Lorraine Henderson, the former regional director of Homeland Security, Customs and Border Protection, was suspended after her arrest in December 2008.
She is scheduled to go on trial Monday in U.S. District Court. Prosecutors say the Salem resident continued to employ a Brazilian housekeeper and encouraged her not to leave, even after a fellow agent warned her about the woman’s status.
An affidavit also alleges Henderson employed two other illegal immigrants.
Before getting suspended and arrested a few months ago, Lorraine Henderson was the Massachusetts regional director of Customs and Border Protection.
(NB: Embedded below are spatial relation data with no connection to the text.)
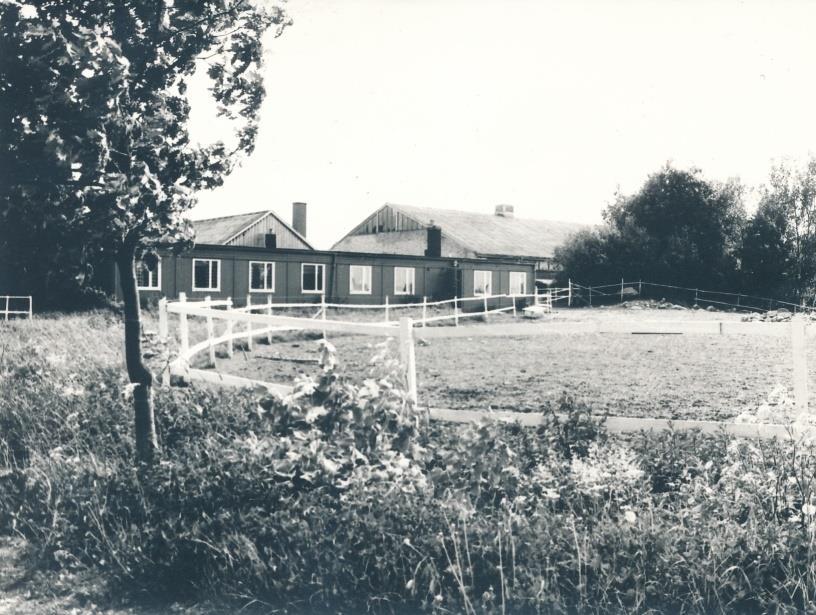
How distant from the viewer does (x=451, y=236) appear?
4281 cm

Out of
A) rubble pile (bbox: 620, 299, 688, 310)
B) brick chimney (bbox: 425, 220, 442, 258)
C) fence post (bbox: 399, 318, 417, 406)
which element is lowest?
rubble pile (bbox: 620, 299, 688, 310)

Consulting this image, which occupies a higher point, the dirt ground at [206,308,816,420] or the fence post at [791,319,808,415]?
the fence post at [791,319,808,415]

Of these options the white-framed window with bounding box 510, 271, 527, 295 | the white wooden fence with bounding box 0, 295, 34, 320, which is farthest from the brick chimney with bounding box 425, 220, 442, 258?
the white wooden fence with bounding box 0, 295, 34, 320

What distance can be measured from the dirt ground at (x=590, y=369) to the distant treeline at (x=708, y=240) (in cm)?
2242

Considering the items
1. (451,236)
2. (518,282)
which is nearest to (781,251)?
(518,282)

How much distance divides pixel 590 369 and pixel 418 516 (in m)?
8.97

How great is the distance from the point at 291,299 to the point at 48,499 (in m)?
26.5

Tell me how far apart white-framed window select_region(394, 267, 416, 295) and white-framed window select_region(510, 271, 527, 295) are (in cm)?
651

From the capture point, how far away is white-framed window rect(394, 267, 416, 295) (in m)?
35.1

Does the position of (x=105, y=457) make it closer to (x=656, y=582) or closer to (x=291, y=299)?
(x=656, y=582)

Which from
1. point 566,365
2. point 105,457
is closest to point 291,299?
point 566,365

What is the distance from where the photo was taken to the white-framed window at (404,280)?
3509cm

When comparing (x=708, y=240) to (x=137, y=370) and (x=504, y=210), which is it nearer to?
(x=504, y=210)

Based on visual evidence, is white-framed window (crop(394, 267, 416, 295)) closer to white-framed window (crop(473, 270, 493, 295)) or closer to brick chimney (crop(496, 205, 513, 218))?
white-framed window (crop(473, 270, 493, 295))
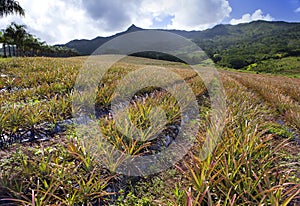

She was responsible for the inspection and admission of foreign nationals who sought entry into the U.S. and for preventing the entry of illegal aliens through Massachusetts, Connecticut and Rhode Island ports of entry.
Henderson wielded tremendous power and was authorized to grant or deny waivers to illegal immigrants seeking U.S. entry. She was also responsible for identifying and intercepting terrorists or terrorist threats at area seaports and airports. Her position certainly magnifies the severity of her crimes.
For years Henderson paid illegal immigrants cash to clean her house and she even coached them on how to avoid deportation, according to federal prosecutors who this week announced the indictment for encouraging and inducing illegal aliens to remain in the United States.
Henderson ignored repeated warnings over the years from a fellow federal officer that her domestic employees were in the country illegally, according to a federal affidavit. She was also recorded warning an illegal alien employee about deportation and telling the worker “if you leave they won’t let you back.”
The disgraced Homeland Security director faces up to a decade in prison and a quarter of a million-dollar fine if convicted.
Henderson was responsible for stopping illegal aliens from entering the country through Connecticut, Rhode Island and Massachusetts.
The charge carries a maximum 10-year prison sentence.